** Questions **
1) In the profile of cricketer Sajith Fernando below, what bowling style is listed for him?
2) Extend the profile of cricketer Sajith Fernando below, picking up after its last line.

** Text under study **
++++++++++
Sajith Fernando

Personal information
- Full name: Sajith Ian Fernando
- Born: 27 September 1972 (age 53) Kandy, Sri Lanka
- Batting: Left-handed
- Bowling: Right-arm offbreak
- Role: Allrounder

Domestic team information
- Colts
- Middleton CC
- Tamil Union

Career statistics
| Competition | FC | LA | T20 |
| Matches | 193 | 108 | 6 |
| Runs scored | 10,700 | 2,920 | 152 |
| Batting average | 38.62 | 31.06 | 25.33 |
| 100s/50s | 16/53 | 4/15 | 0/0 |
| Top score | 178* | 118 | 41 |
| Balls bowled | 14,763 | 3,465 | 126 |
| Wickets | 269 | 83 | 4 |
| Bowling average | 23.78 | 27.44 | 36.75 |
| 5 wickets in innings | 8 | 0 | 0 |
| 10 wickets in match | 2 | 0 | 0 |
| Best bowling | 7/37 | 4/15 | 2/15 |
| Catches/stumpings | 120/0 | 29/0 | 1/0 |
- Source: Cricinfo, 19 September 2017

= Sajith Fernando =

Sri Lankan cricketer (born 1972)
++++++++++
** Records **

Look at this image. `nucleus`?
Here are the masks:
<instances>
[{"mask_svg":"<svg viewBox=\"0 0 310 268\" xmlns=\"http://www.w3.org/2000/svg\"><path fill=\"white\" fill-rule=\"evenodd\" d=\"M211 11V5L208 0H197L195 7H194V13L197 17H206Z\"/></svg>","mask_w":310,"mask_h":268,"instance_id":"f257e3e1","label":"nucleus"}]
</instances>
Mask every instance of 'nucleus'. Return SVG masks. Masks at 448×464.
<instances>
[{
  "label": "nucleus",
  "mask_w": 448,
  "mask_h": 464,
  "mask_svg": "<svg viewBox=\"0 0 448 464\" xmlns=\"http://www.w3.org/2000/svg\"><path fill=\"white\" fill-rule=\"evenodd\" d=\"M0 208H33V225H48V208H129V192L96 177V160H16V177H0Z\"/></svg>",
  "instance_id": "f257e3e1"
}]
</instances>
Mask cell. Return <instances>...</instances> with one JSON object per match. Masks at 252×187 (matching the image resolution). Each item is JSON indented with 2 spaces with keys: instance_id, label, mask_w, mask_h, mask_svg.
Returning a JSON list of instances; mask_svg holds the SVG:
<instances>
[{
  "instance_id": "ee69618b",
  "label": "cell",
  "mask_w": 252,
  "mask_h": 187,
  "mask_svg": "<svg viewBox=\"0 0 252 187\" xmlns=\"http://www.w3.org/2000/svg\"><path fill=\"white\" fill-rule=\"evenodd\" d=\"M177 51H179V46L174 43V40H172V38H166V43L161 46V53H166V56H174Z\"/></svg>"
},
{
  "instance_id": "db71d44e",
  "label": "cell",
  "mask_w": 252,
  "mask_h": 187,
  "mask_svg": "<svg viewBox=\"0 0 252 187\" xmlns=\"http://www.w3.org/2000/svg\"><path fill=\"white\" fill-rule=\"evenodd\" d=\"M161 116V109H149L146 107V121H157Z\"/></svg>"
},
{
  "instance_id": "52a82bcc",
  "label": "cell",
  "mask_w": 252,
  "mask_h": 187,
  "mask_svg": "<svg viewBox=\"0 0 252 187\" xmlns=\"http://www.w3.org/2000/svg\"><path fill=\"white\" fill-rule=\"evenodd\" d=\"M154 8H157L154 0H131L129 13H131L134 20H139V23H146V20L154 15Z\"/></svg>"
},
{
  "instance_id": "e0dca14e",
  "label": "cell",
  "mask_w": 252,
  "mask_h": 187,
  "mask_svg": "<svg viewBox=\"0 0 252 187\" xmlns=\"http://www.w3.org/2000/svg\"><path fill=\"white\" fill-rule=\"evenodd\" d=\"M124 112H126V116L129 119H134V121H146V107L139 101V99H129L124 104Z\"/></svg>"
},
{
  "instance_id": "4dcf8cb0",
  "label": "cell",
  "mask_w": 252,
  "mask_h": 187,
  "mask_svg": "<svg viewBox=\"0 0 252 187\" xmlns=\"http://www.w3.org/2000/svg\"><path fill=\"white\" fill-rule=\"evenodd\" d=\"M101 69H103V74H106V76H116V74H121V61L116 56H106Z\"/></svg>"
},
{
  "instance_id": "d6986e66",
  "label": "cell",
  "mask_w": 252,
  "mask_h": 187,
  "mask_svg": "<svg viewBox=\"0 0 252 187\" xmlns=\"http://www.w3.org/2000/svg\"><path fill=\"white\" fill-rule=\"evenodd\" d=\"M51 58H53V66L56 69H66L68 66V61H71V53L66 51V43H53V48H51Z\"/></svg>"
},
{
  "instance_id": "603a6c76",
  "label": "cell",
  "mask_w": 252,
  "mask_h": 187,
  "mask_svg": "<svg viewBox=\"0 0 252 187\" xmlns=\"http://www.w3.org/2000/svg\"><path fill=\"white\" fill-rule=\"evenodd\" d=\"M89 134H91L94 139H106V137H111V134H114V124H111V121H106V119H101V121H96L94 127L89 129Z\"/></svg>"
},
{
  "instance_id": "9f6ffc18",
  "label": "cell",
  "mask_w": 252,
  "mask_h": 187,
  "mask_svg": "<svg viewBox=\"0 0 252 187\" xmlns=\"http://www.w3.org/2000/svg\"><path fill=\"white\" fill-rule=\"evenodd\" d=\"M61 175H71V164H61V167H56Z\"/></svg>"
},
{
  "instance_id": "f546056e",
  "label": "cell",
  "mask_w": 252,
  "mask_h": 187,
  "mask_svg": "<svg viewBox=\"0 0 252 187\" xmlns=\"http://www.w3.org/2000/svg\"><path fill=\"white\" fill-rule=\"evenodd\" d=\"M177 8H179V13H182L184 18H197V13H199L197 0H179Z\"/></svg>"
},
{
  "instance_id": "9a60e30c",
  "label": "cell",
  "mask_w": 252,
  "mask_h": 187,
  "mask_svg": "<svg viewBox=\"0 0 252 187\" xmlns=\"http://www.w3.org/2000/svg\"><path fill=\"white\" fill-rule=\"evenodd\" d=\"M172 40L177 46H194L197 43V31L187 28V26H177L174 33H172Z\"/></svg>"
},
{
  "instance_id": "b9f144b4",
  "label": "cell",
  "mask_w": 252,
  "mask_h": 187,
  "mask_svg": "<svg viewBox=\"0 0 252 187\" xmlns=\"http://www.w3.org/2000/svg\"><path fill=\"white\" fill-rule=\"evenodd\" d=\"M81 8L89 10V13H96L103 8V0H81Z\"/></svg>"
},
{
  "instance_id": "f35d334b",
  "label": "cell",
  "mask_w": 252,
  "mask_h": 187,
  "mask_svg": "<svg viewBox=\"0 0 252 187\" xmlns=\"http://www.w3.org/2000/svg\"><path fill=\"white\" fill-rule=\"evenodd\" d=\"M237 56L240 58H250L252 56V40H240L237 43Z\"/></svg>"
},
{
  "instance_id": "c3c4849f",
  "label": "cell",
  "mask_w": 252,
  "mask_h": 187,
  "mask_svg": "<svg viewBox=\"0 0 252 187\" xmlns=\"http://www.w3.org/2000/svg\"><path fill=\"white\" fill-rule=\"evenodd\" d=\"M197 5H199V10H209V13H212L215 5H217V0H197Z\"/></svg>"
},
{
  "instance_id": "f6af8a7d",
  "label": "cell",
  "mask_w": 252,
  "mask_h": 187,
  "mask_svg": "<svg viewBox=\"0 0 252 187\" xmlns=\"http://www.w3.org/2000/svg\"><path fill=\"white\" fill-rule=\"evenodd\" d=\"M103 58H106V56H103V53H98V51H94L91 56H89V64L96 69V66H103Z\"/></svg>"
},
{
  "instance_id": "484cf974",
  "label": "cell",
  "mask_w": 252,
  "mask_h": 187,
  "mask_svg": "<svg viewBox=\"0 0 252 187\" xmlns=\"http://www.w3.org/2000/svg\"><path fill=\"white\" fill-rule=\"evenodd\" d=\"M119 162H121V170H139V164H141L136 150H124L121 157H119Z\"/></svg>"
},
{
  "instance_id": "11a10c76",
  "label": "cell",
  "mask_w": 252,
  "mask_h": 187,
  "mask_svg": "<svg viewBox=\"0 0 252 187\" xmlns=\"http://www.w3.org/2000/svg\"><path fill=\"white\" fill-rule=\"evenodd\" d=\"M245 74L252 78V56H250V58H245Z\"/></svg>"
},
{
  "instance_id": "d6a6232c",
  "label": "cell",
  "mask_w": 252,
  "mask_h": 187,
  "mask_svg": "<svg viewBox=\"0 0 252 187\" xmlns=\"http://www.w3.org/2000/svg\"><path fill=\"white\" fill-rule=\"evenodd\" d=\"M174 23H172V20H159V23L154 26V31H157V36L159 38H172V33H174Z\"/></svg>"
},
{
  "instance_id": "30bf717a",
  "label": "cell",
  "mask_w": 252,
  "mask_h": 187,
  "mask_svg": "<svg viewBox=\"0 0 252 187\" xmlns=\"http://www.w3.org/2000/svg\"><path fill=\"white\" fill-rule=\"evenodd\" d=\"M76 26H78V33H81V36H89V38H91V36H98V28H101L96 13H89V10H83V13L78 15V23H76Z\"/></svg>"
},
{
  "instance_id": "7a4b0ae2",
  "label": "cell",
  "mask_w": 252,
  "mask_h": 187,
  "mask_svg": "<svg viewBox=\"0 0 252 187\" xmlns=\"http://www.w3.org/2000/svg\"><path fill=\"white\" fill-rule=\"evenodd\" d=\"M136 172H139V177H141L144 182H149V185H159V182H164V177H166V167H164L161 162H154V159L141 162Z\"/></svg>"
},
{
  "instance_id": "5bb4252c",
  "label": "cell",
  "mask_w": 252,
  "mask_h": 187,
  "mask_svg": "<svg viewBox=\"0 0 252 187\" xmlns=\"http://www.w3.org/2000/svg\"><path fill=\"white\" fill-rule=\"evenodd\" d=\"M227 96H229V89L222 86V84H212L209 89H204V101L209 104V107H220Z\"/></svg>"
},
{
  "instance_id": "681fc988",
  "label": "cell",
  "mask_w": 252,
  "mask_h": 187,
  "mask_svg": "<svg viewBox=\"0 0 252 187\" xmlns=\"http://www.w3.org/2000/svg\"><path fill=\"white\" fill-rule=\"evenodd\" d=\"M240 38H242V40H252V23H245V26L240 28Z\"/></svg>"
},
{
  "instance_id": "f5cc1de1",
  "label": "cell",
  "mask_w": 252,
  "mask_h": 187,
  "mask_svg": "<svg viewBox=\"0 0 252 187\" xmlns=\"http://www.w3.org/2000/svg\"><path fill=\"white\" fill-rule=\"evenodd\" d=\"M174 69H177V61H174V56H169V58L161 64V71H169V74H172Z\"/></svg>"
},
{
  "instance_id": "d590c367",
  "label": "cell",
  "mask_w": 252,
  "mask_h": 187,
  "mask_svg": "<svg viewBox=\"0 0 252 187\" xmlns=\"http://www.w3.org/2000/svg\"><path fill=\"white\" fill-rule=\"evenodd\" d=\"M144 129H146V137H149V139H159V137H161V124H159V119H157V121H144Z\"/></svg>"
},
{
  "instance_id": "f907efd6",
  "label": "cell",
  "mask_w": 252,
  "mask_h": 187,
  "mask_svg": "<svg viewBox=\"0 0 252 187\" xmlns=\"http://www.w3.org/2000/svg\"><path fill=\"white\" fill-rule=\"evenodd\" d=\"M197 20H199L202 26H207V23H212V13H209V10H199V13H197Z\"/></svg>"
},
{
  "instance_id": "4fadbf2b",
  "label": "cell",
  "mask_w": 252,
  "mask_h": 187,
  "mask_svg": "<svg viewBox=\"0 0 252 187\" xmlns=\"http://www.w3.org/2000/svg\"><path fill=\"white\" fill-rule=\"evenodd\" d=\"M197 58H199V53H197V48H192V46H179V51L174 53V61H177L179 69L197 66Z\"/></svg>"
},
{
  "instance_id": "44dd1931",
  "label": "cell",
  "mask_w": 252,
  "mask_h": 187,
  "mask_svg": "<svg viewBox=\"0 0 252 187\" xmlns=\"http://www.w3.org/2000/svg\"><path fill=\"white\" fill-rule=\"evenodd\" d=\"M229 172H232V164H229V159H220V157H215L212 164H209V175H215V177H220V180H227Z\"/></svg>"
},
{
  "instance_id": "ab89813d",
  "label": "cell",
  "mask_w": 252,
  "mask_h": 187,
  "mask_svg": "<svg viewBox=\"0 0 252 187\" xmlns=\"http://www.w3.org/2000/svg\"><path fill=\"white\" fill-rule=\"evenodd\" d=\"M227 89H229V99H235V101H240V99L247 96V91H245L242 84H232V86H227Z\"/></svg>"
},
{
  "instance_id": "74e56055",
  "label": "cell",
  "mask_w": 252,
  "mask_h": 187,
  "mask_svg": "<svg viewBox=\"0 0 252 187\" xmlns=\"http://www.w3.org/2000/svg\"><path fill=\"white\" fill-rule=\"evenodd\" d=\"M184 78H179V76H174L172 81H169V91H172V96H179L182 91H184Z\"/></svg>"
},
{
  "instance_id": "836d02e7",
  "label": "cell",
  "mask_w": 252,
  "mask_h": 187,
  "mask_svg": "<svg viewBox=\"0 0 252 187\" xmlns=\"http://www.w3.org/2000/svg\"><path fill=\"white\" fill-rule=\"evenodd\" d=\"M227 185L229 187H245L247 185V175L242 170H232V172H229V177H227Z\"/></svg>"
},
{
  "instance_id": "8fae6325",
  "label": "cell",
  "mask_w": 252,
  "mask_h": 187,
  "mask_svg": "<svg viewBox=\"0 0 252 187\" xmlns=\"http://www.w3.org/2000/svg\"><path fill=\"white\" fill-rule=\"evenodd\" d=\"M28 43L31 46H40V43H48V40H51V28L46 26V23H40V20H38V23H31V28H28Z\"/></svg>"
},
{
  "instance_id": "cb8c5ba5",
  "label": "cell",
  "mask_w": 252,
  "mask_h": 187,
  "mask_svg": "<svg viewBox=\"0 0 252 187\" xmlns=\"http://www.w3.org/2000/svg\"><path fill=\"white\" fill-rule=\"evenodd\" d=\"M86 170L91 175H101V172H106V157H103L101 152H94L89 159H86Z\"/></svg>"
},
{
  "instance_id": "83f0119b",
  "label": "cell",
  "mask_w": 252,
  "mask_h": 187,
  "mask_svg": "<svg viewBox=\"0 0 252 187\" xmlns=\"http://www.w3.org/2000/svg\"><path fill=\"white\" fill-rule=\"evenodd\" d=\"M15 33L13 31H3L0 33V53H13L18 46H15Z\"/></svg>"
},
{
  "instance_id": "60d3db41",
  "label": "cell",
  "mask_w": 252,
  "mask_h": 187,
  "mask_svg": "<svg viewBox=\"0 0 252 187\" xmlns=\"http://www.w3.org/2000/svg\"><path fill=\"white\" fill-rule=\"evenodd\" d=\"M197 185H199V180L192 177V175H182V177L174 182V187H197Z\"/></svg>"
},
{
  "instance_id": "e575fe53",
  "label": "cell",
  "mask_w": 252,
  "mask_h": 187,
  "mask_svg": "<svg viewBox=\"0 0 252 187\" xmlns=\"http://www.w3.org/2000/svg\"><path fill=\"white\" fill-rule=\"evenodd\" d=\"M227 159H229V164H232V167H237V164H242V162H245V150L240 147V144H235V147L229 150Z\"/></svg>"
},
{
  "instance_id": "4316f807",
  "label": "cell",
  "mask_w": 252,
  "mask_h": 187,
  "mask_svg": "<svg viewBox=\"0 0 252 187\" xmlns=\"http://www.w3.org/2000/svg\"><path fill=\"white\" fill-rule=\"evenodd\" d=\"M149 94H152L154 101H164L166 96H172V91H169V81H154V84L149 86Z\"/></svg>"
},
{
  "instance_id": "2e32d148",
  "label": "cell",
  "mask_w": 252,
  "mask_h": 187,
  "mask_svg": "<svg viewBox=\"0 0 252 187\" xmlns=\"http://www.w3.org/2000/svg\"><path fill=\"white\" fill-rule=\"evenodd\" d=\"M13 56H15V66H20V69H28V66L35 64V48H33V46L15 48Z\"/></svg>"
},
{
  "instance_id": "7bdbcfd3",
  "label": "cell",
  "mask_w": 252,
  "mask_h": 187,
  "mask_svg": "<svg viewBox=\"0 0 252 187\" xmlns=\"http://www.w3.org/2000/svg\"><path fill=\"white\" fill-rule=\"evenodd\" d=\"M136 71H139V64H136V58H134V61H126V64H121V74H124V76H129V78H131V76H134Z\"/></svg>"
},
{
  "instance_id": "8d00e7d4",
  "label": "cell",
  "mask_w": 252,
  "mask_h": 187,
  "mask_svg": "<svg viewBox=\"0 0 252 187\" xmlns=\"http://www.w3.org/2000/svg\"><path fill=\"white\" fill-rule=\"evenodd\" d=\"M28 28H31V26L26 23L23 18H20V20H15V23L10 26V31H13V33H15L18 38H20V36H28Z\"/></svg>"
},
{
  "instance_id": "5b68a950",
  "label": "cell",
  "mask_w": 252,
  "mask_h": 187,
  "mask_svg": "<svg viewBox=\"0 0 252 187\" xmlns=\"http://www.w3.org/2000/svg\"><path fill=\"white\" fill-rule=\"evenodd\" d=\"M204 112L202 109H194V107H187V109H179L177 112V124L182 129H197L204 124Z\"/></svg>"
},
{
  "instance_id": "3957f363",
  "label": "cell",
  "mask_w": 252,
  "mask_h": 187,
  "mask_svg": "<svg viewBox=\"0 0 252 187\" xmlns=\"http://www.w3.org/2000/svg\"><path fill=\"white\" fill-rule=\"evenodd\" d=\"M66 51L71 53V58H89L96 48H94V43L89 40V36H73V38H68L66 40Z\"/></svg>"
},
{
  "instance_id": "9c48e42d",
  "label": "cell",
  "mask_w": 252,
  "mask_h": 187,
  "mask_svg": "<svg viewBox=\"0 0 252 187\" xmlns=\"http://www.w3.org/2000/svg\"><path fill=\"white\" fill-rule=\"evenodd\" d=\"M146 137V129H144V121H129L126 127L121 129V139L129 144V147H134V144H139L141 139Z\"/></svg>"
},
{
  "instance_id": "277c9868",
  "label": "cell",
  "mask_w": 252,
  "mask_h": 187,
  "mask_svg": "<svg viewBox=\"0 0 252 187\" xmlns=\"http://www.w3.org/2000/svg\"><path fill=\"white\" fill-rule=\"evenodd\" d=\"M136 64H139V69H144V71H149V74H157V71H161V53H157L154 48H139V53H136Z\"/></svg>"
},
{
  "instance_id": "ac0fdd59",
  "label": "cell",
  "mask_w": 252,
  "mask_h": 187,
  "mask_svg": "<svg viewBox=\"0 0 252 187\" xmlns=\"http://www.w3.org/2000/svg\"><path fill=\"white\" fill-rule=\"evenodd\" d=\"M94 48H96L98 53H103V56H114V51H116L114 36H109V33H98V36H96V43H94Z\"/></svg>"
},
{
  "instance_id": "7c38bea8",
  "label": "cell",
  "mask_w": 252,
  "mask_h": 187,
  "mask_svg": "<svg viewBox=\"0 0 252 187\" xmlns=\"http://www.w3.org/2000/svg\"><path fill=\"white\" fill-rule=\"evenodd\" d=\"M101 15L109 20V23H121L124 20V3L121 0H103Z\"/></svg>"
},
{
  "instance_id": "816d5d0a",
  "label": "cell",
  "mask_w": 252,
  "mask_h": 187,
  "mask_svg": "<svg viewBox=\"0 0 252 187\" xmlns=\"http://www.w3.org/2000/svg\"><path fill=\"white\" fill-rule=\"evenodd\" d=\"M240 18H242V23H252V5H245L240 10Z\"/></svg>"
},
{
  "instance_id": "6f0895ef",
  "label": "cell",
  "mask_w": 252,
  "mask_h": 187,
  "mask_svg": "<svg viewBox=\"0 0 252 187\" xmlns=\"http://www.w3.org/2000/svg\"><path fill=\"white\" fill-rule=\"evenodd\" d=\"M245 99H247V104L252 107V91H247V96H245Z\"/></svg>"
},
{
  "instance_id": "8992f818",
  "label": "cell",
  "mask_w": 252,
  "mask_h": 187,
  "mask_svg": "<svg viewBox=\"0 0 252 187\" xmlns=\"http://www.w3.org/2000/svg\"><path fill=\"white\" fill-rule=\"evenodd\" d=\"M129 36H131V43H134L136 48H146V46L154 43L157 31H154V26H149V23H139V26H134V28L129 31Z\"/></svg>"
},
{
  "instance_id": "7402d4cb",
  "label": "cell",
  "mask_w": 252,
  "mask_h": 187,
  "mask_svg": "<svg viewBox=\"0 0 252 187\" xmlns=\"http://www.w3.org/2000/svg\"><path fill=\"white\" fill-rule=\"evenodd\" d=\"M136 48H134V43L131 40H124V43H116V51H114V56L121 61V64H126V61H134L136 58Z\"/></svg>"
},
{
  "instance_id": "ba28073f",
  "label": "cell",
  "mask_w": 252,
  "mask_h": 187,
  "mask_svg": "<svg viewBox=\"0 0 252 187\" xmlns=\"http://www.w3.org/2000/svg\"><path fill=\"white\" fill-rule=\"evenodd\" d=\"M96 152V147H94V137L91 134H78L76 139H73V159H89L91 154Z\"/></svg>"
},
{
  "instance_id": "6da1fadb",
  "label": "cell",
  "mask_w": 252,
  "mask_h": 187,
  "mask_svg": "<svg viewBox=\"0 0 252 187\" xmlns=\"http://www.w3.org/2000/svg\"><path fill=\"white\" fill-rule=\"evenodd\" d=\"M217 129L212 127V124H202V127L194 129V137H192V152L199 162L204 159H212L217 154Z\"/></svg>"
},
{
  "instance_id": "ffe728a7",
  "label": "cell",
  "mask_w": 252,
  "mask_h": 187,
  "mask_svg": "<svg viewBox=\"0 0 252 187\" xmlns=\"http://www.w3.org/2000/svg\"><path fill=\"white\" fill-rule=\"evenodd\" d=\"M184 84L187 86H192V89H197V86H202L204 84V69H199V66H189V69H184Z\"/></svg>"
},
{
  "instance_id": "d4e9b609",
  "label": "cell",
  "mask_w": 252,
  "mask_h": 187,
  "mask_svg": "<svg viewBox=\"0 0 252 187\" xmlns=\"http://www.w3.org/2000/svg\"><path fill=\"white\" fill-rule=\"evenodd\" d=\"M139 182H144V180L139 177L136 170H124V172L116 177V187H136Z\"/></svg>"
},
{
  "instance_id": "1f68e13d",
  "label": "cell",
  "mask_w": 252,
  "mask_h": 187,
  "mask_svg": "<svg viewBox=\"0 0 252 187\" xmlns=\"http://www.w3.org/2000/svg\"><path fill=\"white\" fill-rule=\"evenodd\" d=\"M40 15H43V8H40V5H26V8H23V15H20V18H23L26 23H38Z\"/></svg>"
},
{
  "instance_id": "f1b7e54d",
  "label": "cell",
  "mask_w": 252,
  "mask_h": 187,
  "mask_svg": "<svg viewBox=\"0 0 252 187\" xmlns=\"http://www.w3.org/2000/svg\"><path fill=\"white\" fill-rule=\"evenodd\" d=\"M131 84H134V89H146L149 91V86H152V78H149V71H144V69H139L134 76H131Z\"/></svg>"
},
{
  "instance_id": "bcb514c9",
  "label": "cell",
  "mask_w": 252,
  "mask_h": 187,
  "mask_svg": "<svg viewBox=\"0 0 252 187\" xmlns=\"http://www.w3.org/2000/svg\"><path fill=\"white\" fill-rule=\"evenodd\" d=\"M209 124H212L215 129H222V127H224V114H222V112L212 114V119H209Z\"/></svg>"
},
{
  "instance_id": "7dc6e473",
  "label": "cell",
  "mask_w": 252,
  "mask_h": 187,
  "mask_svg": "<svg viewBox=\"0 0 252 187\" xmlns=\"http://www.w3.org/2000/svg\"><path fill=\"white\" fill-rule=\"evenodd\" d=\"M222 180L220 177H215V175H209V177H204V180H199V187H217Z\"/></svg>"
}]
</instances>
++++++++++
** Answers for the exercise **
1) Right-arm offbreak.

2)
Sajith Fernando (born 27 September 1972) is a Sri Lankan former first-class cricketer who played 193 matches between 1993 and 2012, scoring more than 10,000 runs. He is a former student of St. Anthony's College, Kandy.

On 15 September 2017, Fernando was appointed as one of the selectors for selection committee for the Sri Lanka national cricket team.